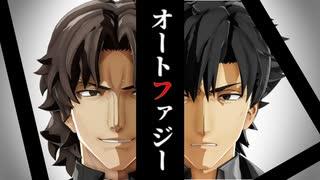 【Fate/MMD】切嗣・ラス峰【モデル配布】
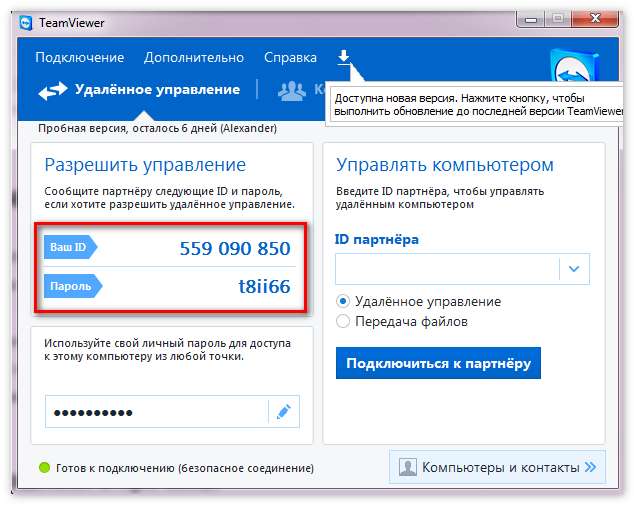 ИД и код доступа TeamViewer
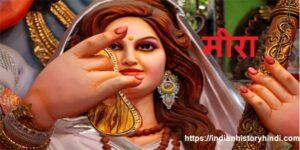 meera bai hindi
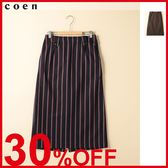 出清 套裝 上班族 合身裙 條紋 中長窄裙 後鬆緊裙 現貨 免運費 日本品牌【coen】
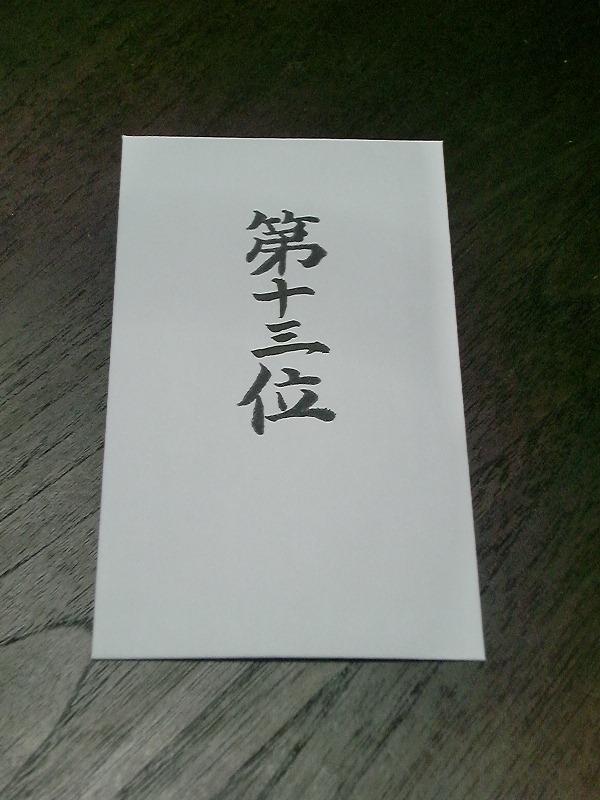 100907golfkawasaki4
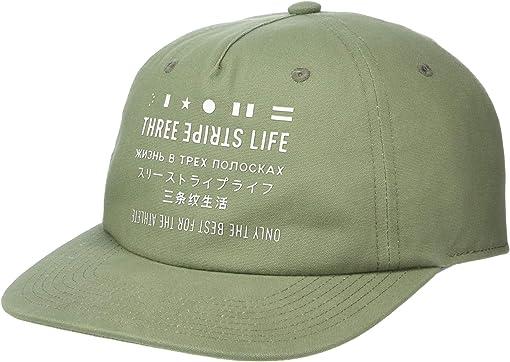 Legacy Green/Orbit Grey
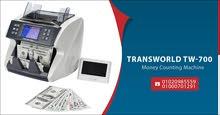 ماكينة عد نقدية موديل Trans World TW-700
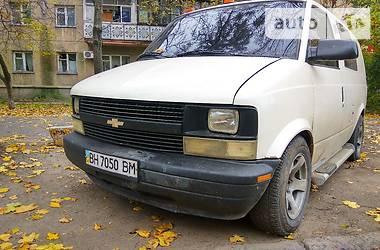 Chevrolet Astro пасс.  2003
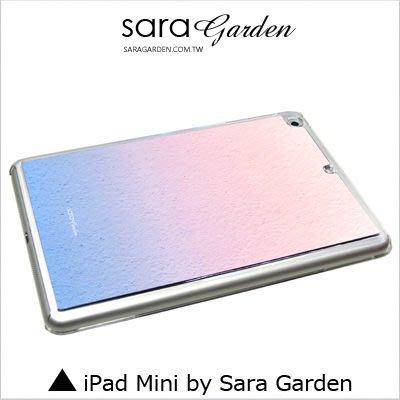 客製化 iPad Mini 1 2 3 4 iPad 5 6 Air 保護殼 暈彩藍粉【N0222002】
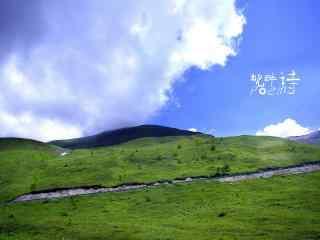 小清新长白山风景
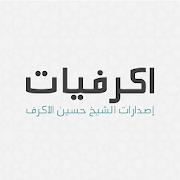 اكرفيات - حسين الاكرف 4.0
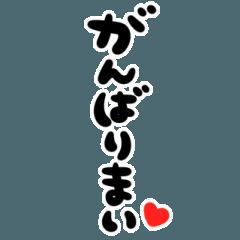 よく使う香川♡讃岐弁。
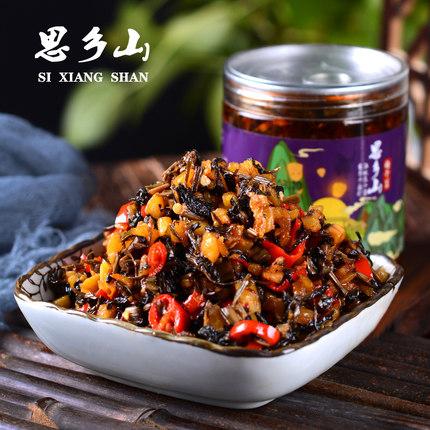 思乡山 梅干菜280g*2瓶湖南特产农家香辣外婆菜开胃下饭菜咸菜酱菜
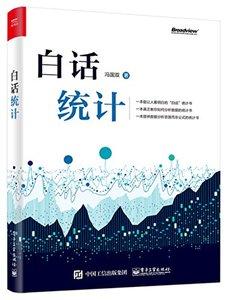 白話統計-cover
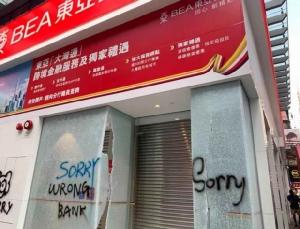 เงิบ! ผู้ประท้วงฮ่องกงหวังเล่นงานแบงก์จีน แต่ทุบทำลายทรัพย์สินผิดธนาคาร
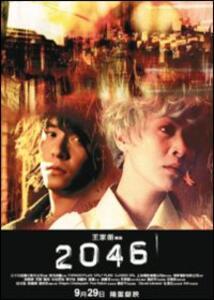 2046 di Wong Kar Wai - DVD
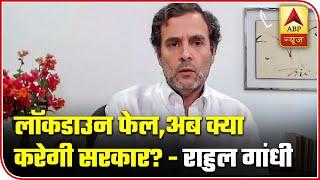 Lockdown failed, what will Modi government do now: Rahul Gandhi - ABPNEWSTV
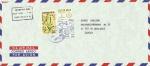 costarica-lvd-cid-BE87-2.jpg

# DESCRIPTION OF THE TASK
Everything from the line with "Lockdown failed, what" through the end of the listing above, both ends included, should be set down exactly; copy nothing else, and skip the pictures.

# EXERCISE RESULT
 Lockdown failed, what will Modi government do now: Rahul Gandhi - ABPNEWSTV
 costarica-lvd-cid-BE87-2.jpg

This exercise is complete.